Everything About Computer Architecture: A complex instruction set computer has much-specialized education and some are only rarely used in programs. Basic platforms increased and gave way to the rise of software engineering Computer architecture is the science or set of rules about computers’ hardware and software components, about how they would join together and are configured to interact and make the computer work. These rules describe the complete functionality, organization, and implementation of the computer systems.
Computer Architecture includes system design, instruction set architecture, and microarchitecture.
It is the process of defining the architecture, modules, interfaces, and data for a system to satisfy the specified requirements. This could be imagined as the application of systems theory to product development. This system design’s basic study is to understand the parts and their interactions with each other. Systems design used to have a vital role in the technical industry. After the standardization of computer hardware and software, the importance of software running on basic platforms increased and gave way to the rise of software engineering.
System Design further is divided into subparts:
- Architectural Design: This emphasizes the design of system architecture, which consists of the view, behavior, and structure of the system.
- Logical Design: This deals with the abstract representation of data flow and the system’s input/output. Logical design is done by making the abstract model of the system and analyzing it through different perspectives.
- Physical Design: This design is about the actual input and output processes of the system. It consists of how the data gets input into the system, analyzed, stored, verified, displayed, and processed. It states the input requirements, output requirements, storage requirements, processing requirements, system control, and backup recovery. Physical design can further be divided into:
- User interface Design: Concerned with how the user will add information to the system and how the system will present the information back to the user.
- Data Design: Concerned with how the data is represented and stored within the system.
- Process Design: Concerned with the movement of data, where and how of the validation process during its flow through and out of the system.
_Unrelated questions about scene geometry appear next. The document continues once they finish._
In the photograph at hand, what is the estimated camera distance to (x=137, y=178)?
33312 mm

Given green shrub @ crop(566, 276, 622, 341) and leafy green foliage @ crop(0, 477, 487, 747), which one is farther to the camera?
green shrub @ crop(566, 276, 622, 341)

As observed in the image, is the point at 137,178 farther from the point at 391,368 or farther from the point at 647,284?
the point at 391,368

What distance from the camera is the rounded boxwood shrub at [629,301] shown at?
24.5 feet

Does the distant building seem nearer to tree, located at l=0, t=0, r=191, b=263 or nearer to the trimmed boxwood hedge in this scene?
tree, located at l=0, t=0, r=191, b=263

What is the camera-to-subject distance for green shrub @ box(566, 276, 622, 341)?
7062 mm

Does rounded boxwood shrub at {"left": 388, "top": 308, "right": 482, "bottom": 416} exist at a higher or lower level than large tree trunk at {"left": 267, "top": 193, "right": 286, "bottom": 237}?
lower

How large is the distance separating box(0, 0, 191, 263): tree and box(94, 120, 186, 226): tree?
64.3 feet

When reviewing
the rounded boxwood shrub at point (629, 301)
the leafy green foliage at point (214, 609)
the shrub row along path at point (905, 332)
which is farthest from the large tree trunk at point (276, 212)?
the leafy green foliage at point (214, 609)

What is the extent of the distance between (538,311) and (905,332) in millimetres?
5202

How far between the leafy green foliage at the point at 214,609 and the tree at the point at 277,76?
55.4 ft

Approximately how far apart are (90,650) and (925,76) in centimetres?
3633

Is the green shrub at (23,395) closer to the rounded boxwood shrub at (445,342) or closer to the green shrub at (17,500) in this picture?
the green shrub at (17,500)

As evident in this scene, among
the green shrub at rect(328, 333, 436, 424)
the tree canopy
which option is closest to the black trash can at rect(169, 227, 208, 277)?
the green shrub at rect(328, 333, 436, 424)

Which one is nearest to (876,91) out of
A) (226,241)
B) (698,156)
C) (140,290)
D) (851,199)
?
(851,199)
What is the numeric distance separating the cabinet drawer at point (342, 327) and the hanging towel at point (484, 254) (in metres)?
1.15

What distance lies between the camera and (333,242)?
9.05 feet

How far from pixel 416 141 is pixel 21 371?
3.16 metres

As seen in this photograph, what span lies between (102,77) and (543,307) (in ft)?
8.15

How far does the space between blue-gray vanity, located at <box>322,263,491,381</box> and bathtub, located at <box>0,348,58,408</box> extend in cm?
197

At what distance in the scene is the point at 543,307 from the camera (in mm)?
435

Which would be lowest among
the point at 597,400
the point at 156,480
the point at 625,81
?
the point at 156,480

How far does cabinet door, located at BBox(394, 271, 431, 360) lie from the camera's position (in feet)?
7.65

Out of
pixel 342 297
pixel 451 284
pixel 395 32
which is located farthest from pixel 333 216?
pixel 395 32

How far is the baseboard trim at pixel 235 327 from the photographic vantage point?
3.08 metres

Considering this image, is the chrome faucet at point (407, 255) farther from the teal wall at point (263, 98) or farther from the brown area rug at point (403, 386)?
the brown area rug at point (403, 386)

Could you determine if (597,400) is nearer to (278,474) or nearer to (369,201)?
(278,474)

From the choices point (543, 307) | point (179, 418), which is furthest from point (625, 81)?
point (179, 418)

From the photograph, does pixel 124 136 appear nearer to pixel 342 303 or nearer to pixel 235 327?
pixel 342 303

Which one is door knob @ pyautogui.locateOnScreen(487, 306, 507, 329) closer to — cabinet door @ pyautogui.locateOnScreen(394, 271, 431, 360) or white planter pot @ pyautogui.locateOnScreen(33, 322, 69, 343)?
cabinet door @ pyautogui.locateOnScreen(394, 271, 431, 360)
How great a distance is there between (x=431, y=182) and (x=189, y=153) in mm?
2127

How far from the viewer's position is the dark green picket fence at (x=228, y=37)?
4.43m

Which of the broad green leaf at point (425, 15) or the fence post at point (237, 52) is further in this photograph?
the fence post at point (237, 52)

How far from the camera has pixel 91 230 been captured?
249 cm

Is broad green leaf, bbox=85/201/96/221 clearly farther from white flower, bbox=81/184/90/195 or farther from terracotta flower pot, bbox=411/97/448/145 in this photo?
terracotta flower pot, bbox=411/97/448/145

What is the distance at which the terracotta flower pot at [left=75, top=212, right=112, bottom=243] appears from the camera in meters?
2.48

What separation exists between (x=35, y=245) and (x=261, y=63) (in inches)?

Instruction Set Architecture
Instruction Set Architecture (ISA) is an abstract model of a computer. The implementation of ISA is the Central Processing Unit (CPU). ISA generally defines the data types, registers, hardware for memory management support, fundamental features like memory consistency, addressing modes, virtual memory, and the computer’s input/output model. The ISA shows the machine code runs on a specific ISA implementation and does not depend on the implementation characteristics. This provides binary compatibility. This means that there can be a different implementation of ISA, which will differ in cost, power, and performance, and they can be upgraded without the need to replace the whole software. This concept of ISA led to the future development of microarchitecture. If an operating system is compatible with an ISA application binary surface, then the machine code of that ISA and the same OS will be able to run on the newer implementations of the ISA, and the newer implementation will also be able to support newer versions of the OS.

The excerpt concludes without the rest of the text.